(Stored data)
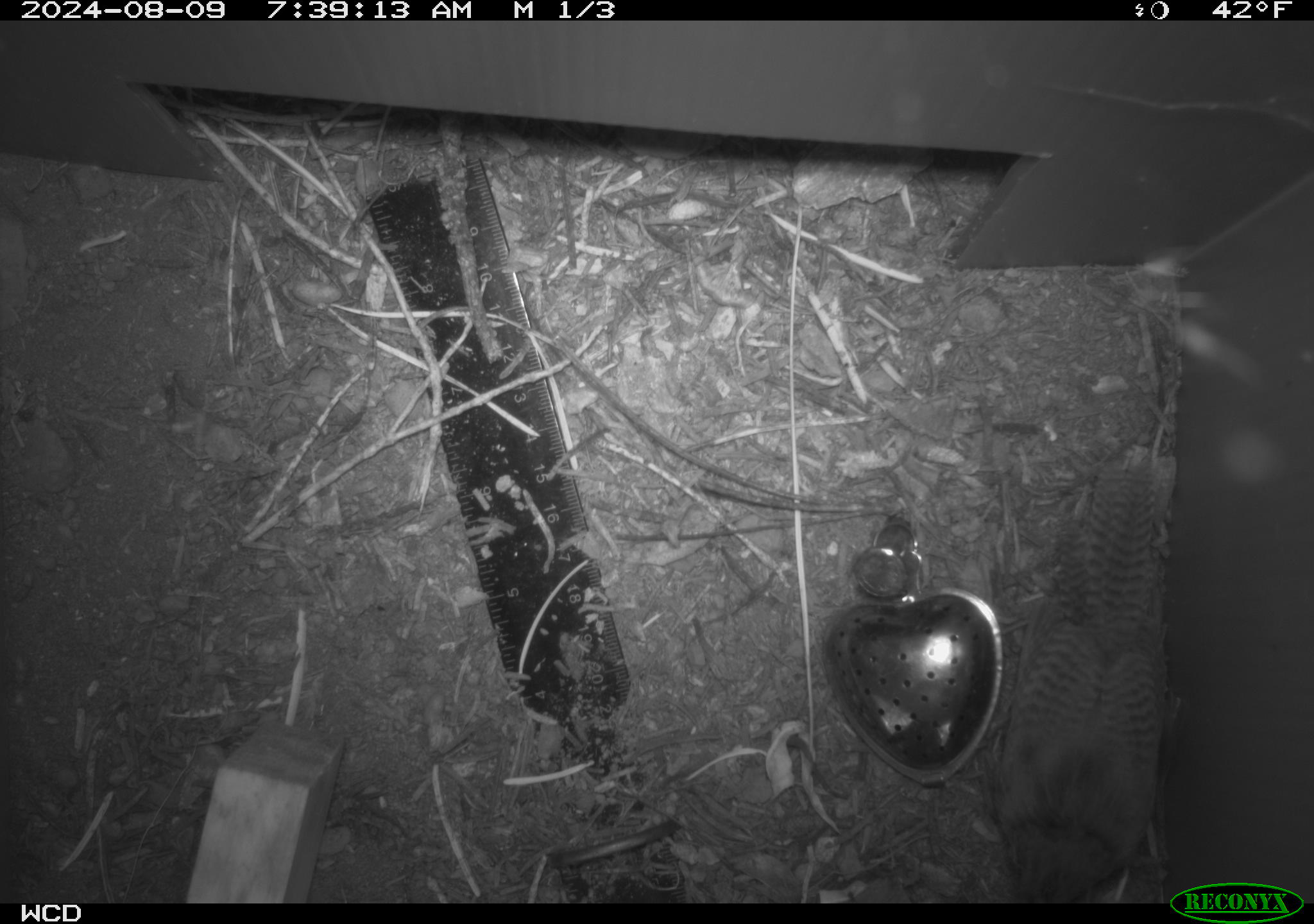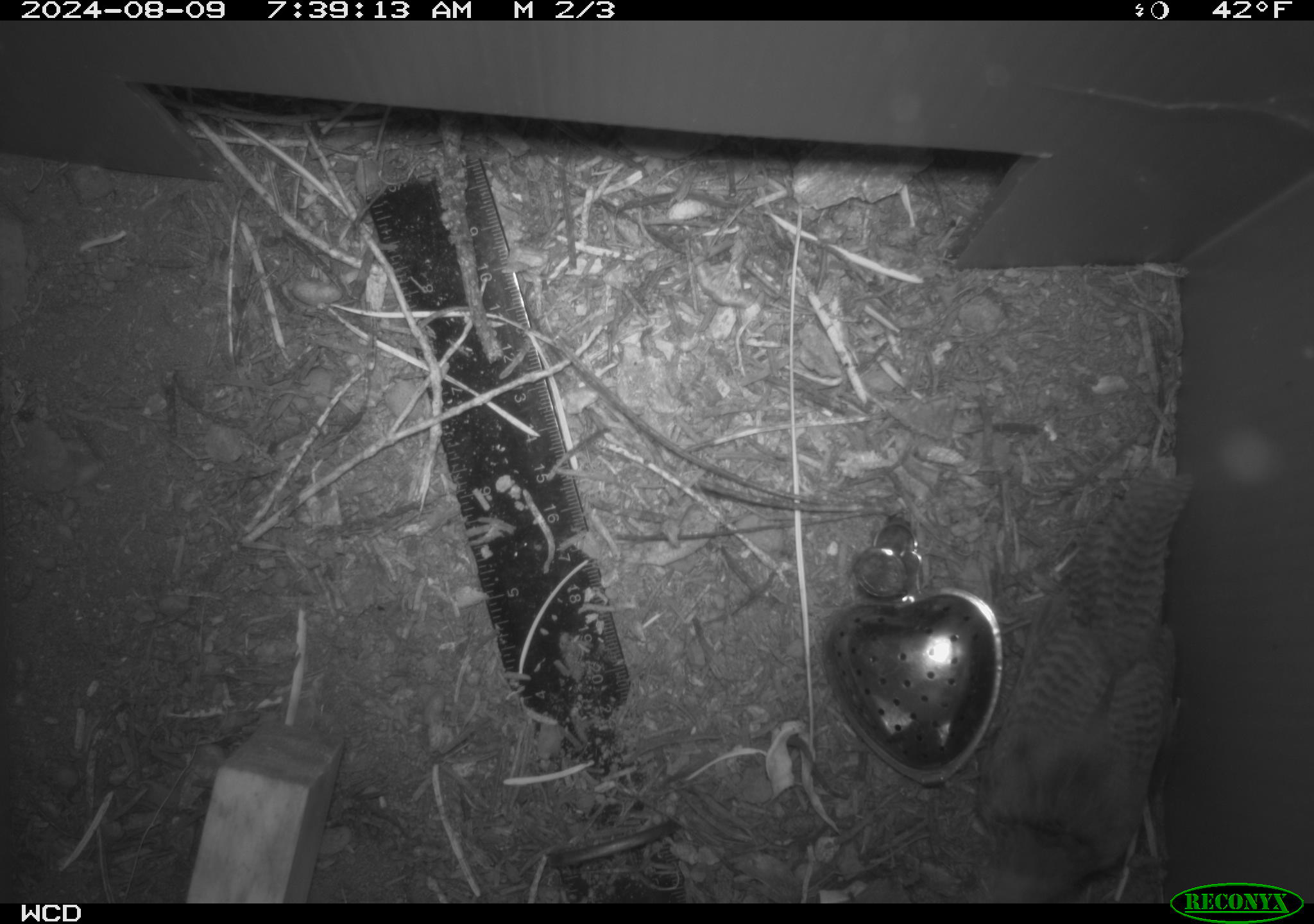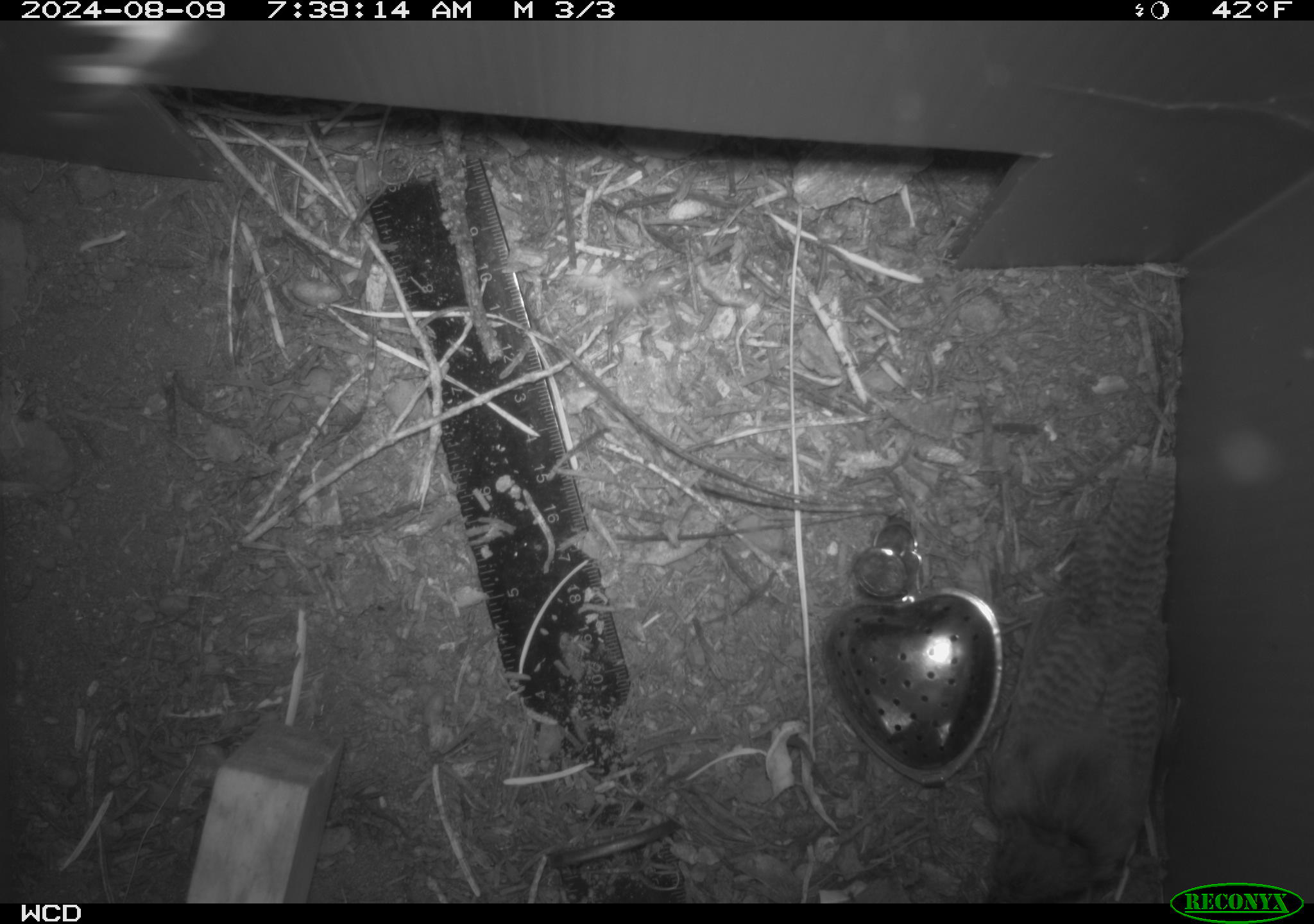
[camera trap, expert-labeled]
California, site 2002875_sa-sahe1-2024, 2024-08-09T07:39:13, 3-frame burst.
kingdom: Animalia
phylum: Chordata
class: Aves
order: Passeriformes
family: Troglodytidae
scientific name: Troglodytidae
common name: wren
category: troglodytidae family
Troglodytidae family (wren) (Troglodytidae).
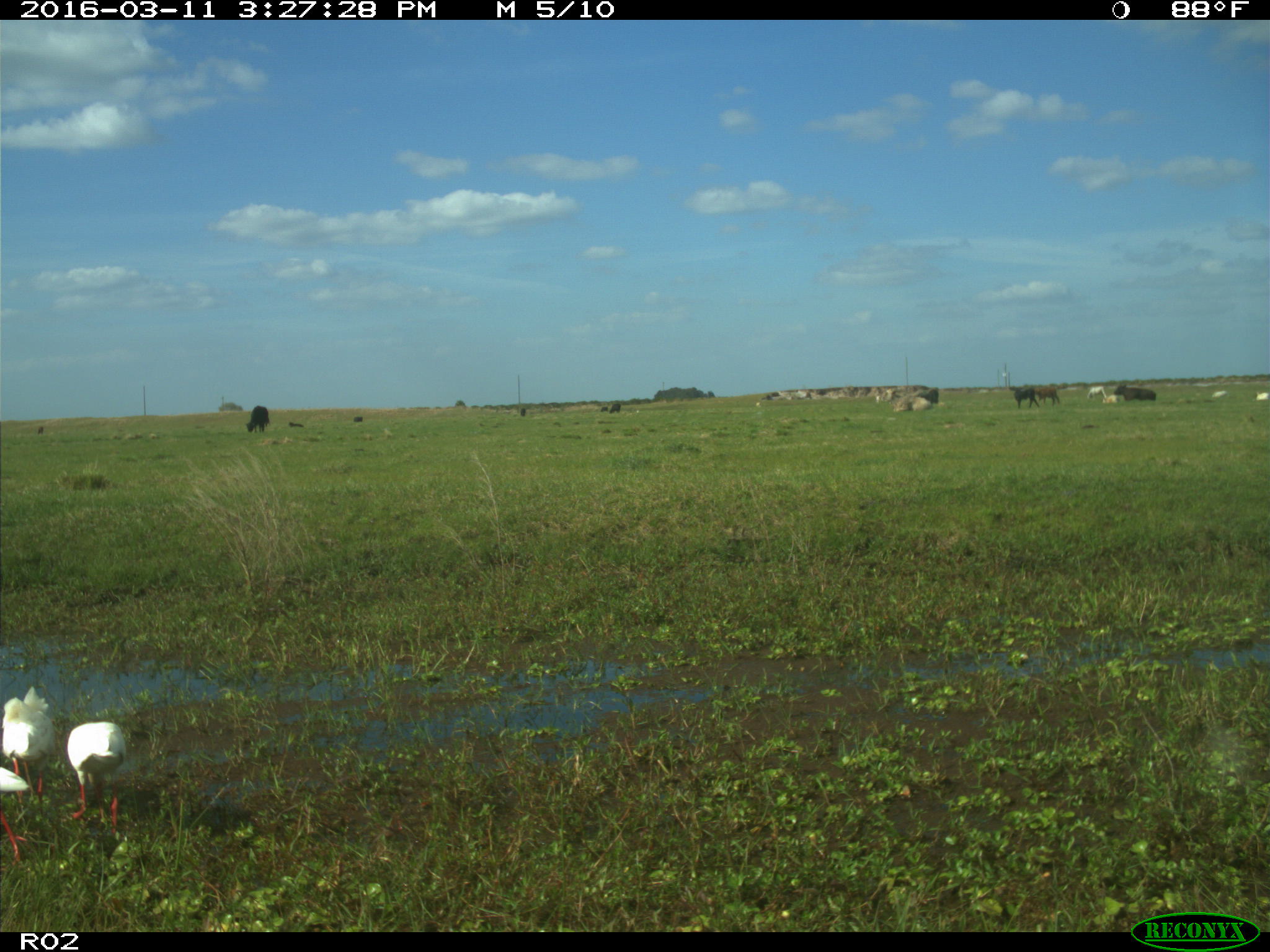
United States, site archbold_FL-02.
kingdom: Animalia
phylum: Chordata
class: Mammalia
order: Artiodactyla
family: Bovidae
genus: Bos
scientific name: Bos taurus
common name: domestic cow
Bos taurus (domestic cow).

*ASSIGNMENT:* The lines to copy run from the line containing "category: troglodytidae family" through the end of the data above; copy exactly those, minus the pictures.

*TASK ANSWER:*
category: troglodytidae family
Troglodytidae family (wren) (Troglodytidae).
United States, site archbold_FL-02.
kingdom: Animalia
phylum: Chordata
class: Mammalia
order: Artiodactyla
family: Bovidae
genus: Bos
scientific name: Bos taurus
common name: domestic cow
Bos taurus (domestic cow).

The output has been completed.